課題 => Bumbleについての文章から、「Bumbleは 2014年に、20人に満たないチームによって発表されました。そこから7年先送りした今、Bumble Inc.」で始まり「App Store なのです」」で終わる部分を、一字も変えずに書き写してください。

提示文 =>
⟨
Bumbleは 2014年に、20人に満たないチームによって発表されました。そこから7年先送りした今、Bumble Inc. はその名にちなんだレディーファーストのお付き合いを標榜する Bumble、マッチングアプリケーションの Badoo の親会社となり、両アプリケーション合わせた月間アクティブユーザー数は全世界で4200万人に達します。Bumble Inc. が2021年2月に実施した IPO(新規株式公開)では22億ドルを調達しましたが、同社は、自分たちの成功は App Store および iOS 経済圏との「結び付きなしには語れない」とコメントしています。
「私たちチーム全体にとって IPO は当社の存在意義を本当に認めてもらえた瞬間でした」と、Bumble Inc. の CPO(最高プロダクト責任者)は言います。「IPO により、私たちはより多くの市場に参入して成長を加速し、私たちが常に目標としてきた使命──女性のライフスタイルのあらゆる面で安全かつ健康的で公平な関係を築き上げるというミッションを拡大できるようになりました。この種の変化を実現するには沢山の人々に到達する必要がありますが、それを可能にしてくれたのが App Store なのです」
⟩
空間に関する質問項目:
⟨
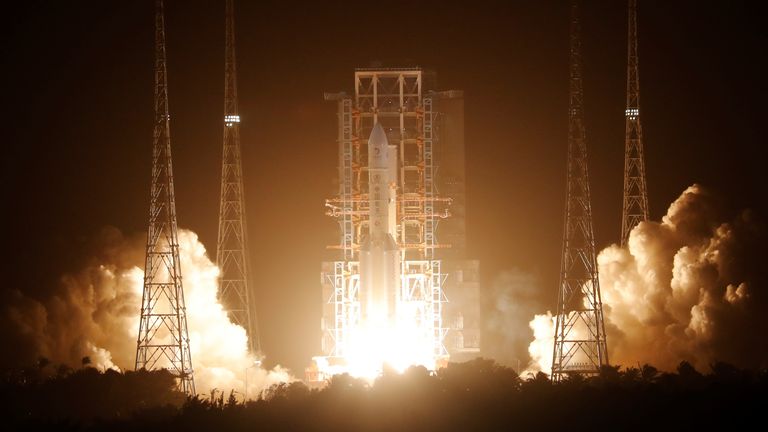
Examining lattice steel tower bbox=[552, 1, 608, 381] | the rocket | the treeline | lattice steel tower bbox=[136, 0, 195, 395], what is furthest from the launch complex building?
lattice steel tower bbox=[136, 0, 195, 395]

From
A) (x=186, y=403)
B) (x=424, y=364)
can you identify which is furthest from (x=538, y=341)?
(x=186, y=403)

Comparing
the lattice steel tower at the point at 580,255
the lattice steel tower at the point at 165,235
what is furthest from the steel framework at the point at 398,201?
the lattice steel tower at the point at 165,235

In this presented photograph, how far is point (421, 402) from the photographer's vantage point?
5444 cm

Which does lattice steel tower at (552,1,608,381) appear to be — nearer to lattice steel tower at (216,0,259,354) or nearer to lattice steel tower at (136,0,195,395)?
lattice steel tower at (216,0,259,354)

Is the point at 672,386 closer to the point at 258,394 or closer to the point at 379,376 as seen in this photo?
the point at 379,376

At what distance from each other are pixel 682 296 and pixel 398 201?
10437 mm

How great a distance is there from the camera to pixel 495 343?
69.7m

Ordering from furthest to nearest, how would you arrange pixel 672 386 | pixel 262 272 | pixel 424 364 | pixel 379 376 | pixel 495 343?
1. pixel 262 272
2. pixel 495 343
3. pixel 424 364
4. pixel 379 376
5. pixel 672 386

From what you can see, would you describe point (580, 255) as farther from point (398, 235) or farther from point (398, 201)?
point (398, 235)

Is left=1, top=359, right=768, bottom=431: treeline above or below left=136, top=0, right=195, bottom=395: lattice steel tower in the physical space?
below

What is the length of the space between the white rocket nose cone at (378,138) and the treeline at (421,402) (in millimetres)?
7607

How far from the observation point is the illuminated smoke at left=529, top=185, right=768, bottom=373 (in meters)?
59.8

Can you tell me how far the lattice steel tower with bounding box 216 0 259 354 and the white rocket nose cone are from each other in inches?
177

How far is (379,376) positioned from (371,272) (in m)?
4.13
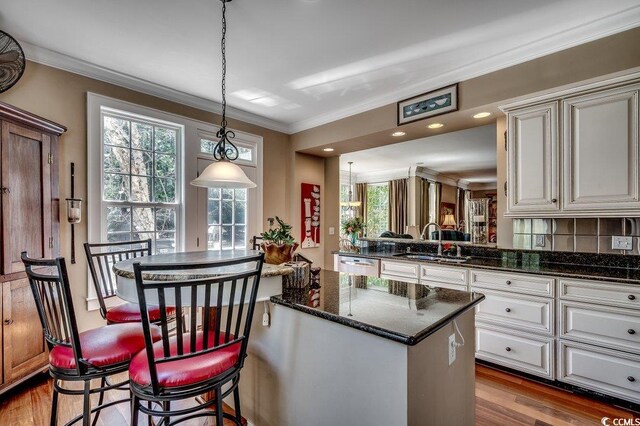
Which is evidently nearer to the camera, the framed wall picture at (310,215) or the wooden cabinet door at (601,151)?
the wooden cabinet door at (601,151)

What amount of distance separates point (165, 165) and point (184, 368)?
275 centimetres

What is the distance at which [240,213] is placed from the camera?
13.6 ft

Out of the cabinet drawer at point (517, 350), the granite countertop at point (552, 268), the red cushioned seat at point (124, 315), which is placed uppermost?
the granite countertop at point (552, 268)

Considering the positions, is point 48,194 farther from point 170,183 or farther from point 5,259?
point 170,183

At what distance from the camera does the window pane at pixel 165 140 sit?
134 inches

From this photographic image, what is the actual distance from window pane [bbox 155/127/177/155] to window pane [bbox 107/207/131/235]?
766 mm

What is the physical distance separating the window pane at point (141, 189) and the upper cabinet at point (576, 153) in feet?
11.9

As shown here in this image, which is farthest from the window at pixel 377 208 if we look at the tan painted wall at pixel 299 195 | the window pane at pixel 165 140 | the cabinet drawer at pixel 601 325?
the cabinet drawer at pixel 601 325

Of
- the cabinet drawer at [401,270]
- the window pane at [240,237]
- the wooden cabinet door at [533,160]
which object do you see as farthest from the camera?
the window pane at [240,237]

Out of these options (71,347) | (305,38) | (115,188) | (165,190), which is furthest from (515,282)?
(115,188)

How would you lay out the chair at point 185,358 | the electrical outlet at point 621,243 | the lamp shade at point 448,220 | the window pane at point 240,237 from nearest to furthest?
the chair at point 185,358, the electrical outlet at point 621,243, the window pane at point 240,237, the lamp shade at point 448,220

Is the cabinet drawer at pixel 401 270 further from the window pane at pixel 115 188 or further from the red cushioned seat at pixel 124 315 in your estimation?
the window pane at pixel 115 188

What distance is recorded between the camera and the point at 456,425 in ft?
4.87

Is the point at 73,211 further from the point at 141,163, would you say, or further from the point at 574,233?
the point at 574,233
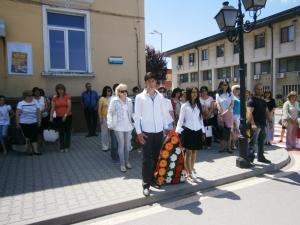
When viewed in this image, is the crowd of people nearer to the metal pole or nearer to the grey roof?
the metal pole

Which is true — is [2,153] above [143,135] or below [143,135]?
below

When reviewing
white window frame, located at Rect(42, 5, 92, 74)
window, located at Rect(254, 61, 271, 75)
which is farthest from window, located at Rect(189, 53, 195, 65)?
white window frame, located at Rect(42, 5, 92, 74)

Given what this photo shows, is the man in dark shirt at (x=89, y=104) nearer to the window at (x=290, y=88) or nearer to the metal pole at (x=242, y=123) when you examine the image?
the metal pole at (x=242, y=123)

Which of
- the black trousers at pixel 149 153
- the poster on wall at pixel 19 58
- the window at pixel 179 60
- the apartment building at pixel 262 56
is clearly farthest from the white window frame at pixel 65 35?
the window at pixel 179 60

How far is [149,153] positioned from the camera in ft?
17.8

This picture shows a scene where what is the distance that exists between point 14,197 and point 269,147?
7182 millimetres

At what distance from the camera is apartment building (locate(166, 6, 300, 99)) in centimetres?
2898

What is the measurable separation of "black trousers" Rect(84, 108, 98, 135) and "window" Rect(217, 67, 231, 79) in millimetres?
29055

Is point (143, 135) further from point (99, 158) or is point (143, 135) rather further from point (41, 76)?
point (41, 76)

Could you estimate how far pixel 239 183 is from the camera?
617 cm

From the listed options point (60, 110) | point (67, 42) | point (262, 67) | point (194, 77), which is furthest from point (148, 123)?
point (194, 77)

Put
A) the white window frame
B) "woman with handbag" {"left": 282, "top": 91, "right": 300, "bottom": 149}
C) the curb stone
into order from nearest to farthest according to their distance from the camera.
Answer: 1. the curb stone
2. "woman with handbag" {"left": 282, "top": 91, "right": 300, "bottom": 149}
3. the white window frame

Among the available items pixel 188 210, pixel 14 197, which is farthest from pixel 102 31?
pixel 188 210

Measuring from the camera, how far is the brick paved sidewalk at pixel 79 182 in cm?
471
⟩
解答 =>
Bumbleは 2014年に、20人に満たないチームによって発表されました。そこから7年先送りした今、Bumble Inc. はその名にちなんだレディーファーストのお付き合いを標榜する Bumble、マッチングアプリケーションの Badoo の親会社となり、両アプリケーション合わせた月間アクティブユーザー数は全世界で4200万人に達します。Bumble Inc. が2021年2月に実施した IPO(新規株式公開)では22億ドルを調達しましたが、同社は、自分たちの成功は App Store および iOS 経済圏との「結び付きなしには語れない」とコメントしています。
「私たちチーム全体にとって IPO は当社の存在意義を本当に認めてもらえた瞬間でした」と、Bumble Inc. の CPO(最高プロダクト責任者)は言います。「IPO により、私たちはより多くの市場に参入して成長を加速し、私たちが常に目標としてきた使命──女性のライフスタイルのあらゆる面で安全かつ健康的で公平な関係を築き上げるというミッションを拡大できるようになりました。この種の変化を実現するには沢山の人々に到達する必要がありますが、それを可能にしてくれたのが App Store なのです」